→ **Problem statement**: Please copy the listing below word for word, leaving out the pictures.

Excerpts of spatial question data
* * *

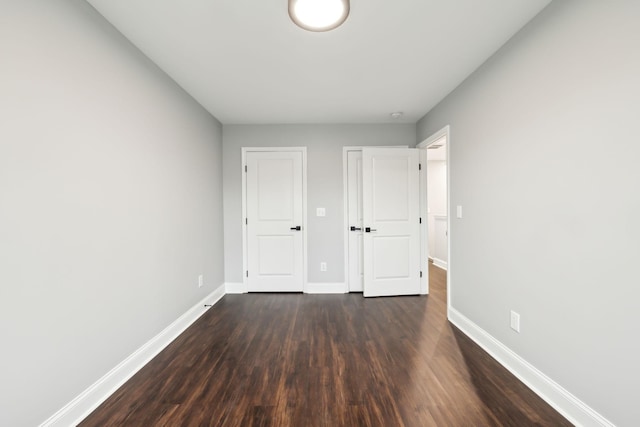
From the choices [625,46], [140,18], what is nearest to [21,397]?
[140,18]

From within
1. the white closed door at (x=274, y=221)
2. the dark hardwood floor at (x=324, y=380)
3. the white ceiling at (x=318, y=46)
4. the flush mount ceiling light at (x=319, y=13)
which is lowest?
the dark hardwood floor at (x=324, y=380)

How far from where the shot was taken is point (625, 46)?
1.16m

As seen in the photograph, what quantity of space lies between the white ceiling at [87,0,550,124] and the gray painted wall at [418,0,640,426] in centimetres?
33

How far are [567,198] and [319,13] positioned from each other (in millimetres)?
1760

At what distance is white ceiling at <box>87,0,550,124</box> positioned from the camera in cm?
154

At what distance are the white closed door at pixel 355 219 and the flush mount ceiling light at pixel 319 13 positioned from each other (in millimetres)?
2092

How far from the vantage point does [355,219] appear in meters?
3.58

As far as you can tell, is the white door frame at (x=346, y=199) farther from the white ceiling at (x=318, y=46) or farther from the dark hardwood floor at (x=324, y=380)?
the dark hardwood floor at (x=324, y=380)

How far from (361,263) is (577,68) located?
9.16ft

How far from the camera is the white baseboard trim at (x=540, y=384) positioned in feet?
4.33

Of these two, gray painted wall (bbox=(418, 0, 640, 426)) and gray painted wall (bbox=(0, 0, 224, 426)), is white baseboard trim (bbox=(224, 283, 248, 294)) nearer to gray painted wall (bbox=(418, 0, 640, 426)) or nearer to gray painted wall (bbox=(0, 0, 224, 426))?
gray painted wall (bbox=(0, 0, 224, 426))

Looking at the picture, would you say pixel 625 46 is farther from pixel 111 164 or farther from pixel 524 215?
pixel 111 164

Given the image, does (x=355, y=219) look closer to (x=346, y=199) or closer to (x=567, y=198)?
(x=346, y=199)

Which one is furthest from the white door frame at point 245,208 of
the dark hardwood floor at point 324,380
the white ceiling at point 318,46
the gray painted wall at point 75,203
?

* * *

→ **Solved exercise**:
From the choices [625,46], [140,18], what is nearest to [21,397]?
[140,18]

From within
1. the white closed door at (x=274, y=221)
2. the dark hardwood floor at (x=324, y=380)
3. the white ceiling at (x=318, y=46)
4. the flush mount ceiling light at (x=319, y=13)
which is lowest?
the dark hardwood floor at (x=324, y=380)

How far from where the shot was taken is point (625, 46)?
1.16m

As seen in the photograph, what quantity of space lies between the white ceiling at [87,0,550,124] and the gray painted wall at [418,0,640,426] in centimetres?
33

How far are [567,198] and [319,13] positioned from each other (in millimetres)?
1760

At what distance is white ceiling at <box>87,0,550,124</box> positioned from the camera in cm?
154

At what distance are the white closed door at pixel 355 219 and the flush mount ceiling light at pixel 319 13 positioned from each other (in millimetres)?
2092

How far from the vantage point does [355,219] appear in meters?
3.58

As far as you can tell, is the white door frame at (x=346, y=199) farther from the white ceiling at (x=318, y=46) or farther from the dark hardwood floor at (x=324, y=380)?
the dark hardwood floor at (x=324, y=380)

How far from (361,263) is (577,68) located?
9.16ft

How far from the camera is the white baseboard trim at (x=540, y=384) positioned in feet?
4.33

Of these two, gray painted wall (bbox=(418, 0, 640, 426)) and gray painted wall (bbox=(0, 0, 224, 426)), is white baseboard trim (bbox=(224, 283, 248, 294)) nearer to gray painted wall (bbox=(418, 0, 640, 426)) or nearer to gray painted wall (bbox=(0, 0, 224, 426))?
gray painted wall (bbox=(0, 0, 224, 426))

Looking at the picture, would you say pixel 625 46 is farther from pixel 111 164 or farther from pixel 524 215?
pixel 111 164

Given the image, does (x=355, y=219) look closer to (x=346, y=199) or closer to (x=567, y=198)?
(x=346, y=199)

Which one is furthest from the white door frame at point 245,208 of
the dark hardwood floor at point 324,380
the white ceiling at point 318,46
the gray painted wall at point 75,203
?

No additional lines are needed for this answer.